I paid a modest admission fee, watched a movie in the theater (it seems like just about every NPS site has a movie, or at least a short video) and toured the small museum. I then crossed the street and conducted my own self-guided tour of the fort.
Ever since the first iteration of the fort, which was a simple affair made of palmetto logs way back in 1776, the fort has been reconstructed several times. The fort’s first service during the American Revolution, when the guns of the fort helped to rebuff the advances of a British fleet during a nine-hour battle, the soft Palmetto logs helped to cushion the blows of the enemy cannon shells. The fort was later named after William Moultrie, in honor of the man who commanded the fort during that battle.
After the colonies won their independence, the leadership determined that it would be in their best interests to build a network of coastal fortifications to defend the newborn nation from attack by sea. Thus, the fort, which had fallen into disrepair, was reconstructed in 1798. This reconstruction, however, was destroyed just a few years later, in 1804, during a hurricane.
Reconstructed in 1809, the third Fort Moultrie remained in operation for several decades. During this time, the Seminole chief Osceola was imprisoned here and is buried just outside the entrance. A couple of men who later became quite famous, William T. Sherman and Edgar Allen Poe, spent time here as soldiers.
After South Carolina seceded from the Union in 1860, the Union forces who were stationed at the time at Moultrie transferred to the nearby Fort Sumter, which was bombarded a few months later in April 1861, thus officially beginning the War Between the States.
Moultrie and Sumter remained in Confederate hands throughout the war, during which they successfully withstood a 20-month Union bombardment. After the war, Moultrie was remodeled and strengthened two more times, in the 1870s and again in the 1880s to defend against improvements in weapons technology. The fort remained an active military post until the end of World War II.
After checking out the fort, I walked a long path to the water's edge and allowed myself to be entertained for several minutes by the lightning-fast, sidling-darting movements of some tiny crab-like creatures. The sand-colored creatures blended in so well with the surrounding sand that I could barely see them until they moved.
I left the crabs to their own devices and I drove further up Sullivan's Island and then to Isle of Palms to catch another road that would take me to Boone Hall. Along the way I passed a little spot called Thomson Park, which featured some historical markers. Naturally, I had to stop and check them out. This is at a spot called Breach Inlet, which separates Sullivan's Island from the Isle of Palms.
While Moultrie was fighting off the British fleet, Colonel William Thomson and his patriot contingent rebuffed a British attempt to land men here at the northeastern end of the island. During the War Between the States, the H. L. Hunley, the first submarine to sink a warship, launched from Sullivan's Island and passed through Breach Inlet on the evening of February 17, 1864 on its mission to sink the Union warship, Housatonic. Although the Housatonic sank, so did the Hunley.
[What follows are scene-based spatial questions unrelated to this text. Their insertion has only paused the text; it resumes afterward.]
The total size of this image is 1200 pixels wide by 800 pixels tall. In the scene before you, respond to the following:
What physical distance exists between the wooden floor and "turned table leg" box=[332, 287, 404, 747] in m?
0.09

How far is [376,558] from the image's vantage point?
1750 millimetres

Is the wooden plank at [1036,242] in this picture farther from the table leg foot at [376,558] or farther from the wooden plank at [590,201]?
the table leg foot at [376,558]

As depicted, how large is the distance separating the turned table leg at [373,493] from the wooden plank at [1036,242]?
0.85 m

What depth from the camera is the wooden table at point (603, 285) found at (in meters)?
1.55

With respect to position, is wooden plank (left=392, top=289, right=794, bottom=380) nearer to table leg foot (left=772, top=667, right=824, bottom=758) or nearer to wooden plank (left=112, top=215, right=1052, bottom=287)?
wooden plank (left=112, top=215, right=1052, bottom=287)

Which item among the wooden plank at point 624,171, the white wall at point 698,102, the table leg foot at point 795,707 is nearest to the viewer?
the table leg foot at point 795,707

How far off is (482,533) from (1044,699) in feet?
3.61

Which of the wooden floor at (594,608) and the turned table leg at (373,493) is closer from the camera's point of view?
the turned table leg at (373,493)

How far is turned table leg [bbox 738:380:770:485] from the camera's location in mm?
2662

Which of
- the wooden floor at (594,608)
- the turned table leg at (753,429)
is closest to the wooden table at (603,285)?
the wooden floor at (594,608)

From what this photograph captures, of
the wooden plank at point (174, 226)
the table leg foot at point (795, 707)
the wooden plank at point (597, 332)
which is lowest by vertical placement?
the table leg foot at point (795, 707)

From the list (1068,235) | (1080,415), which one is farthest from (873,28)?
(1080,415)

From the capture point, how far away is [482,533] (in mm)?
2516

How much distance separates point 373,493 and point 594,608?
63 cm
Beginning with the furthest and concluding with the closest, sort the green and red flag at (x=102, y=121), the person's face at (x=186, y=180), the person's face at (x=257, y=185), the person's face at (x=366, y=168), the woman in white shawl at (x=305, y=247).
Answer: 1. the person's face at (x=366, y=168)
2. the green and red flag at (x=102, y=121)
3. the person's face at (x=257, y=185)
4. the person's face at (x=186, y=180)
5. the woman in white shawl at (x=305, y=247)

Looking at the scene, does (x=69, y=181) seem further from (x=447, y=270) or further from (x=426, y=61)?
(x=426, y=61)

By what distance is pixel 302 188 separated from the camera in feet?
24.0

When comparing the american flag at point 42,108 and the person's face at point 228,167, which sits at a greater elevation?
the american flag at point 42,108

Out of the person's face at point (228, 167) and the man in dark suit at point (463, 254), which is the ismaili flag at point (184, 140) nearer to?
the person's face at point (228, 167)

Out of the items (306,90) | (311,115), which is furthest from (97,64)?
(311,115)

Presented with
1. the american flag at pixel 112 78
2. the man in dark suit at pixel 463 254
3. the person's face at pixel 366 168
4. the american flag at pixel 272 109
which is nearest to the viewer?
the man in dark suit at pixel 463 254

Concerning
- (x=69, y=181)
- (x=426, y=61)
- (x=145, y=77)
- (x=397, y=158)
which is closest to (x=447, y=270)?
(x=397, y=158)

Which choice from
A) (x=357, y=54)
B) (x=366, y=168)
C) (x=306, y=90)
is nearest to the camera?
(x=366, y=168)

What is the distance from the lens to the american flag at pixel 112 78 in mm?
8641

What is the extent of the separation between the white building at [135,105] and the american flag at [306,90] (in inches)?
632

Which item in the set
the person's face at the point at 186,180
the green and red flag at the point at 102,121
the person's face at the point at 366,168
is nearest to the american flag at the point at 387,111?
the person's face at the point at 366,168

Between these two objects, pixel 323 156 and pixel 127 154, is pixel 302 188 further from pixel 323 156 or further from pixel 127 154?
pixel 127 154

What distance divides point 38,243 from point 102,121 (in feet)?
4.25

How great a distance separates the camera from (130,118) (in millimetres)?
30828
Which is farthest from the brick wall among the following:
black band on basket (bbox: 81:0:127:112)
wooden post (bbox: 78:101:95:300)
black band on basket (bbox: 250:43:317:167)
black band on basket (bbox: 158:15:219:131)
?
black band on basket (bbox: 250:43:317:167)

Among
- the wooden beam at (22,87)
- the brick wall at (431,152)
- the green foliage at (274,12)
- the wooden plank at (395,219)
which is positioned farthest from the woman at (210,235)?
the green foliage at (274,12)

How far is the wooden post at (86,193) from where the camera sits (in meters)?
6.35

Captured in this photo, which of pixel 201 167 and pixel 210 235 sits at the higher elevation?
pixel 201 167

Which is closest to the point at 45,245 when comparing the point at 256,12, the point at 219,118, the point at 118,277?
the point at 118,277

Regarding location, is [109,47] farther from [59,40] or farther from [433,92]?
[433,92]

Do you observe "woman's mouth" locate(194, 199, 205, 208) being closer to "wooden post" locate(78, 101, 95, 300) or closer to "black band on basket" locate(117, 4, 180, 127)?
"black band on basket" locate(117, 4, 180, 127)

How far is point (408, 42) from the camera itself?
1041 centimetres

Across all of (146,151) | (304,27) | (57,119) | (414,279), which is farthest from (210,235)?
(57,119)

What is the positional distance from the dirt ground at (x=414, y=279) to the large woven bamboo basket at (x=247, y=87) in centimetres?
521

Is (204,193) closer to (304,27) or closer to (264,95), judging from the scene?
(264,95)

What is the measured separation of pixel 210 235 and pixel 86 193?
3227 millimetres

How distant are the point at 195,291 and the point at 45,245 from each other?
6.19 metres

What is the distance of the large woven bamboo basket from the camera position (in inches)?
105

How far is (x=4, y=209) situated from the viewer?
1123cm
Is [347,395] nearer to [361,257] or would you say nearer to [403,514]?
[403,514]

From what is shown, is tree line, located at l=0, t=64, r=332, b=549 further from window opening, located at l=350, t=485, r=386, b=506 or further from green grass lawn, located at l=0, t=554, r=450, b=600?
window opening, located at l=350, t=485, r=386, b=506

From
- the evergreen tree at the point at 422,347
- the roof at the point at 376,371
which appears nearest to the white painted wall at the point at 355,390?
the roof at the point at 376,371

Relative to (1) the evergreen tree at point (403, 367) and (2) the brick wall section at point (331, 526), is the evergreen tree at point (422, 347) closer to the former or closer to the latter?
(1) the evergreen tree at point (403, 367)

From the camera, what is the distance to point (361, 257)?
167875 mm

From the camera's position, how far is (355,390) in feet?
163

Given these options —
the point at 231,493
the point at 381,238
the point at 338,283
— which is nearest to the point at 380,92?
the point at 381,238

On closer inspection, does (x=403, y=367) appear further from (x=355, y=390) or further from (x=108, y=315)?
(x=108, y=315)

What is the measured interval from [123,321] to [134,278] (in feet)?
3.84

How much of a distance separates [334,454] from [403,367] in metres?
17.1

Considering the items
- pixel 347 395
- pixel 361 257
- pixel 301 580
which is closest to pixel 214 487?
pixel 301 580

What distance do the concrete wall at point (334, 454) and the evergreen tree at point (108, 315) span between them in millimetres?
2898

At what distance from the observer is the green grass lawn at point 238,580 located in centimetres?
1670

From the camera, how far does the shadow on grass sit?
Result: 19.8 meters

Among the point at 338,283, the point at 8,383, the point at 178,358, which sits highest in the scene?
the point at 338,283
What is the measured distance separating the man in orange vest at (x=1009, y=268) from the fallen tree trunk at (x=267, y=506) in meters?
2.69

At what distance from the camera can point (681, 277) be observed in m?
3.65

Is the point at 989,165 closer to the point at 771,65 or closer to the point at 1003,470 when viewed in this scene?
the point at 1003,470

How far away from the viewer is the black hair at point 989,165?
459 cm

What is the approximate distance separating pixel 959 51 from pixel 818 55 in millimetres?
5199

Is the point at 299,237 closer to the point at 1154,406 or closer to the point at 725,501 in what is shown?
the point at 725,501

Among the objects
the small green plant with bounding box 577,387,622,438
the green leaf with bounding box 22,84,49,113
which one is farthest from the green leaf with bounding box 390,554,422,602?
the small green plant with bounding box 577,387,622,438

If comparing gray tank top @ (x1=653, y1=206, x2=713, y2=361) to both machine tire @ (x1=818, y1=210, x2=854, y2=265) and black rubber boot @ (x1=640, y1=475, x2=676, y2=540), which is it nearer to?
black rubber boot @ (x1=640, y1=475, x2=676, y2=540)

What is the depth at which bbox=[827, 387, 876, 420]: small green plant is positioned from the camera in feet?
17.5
Although a large sign specifically stated, “NO WADING,” a fisherman was out in the water up to his knees. A shore bird was also standing in the water, but perhaps he didn't read English.
I drove next to Boone Hall, presented the raincheck pass that I had been given the previous day, and stayed just long enough to take my photos of the Avenue of Oaks.
I returned to US 17 and, since it was already early afternoon, I decided to have lunch at the Boone Hall Farms store and cafe. I enjoyed a BBQ plate that featured something that I had never had before – tomato pie. It was loaded with tomatoes and cheese. Dee-lish!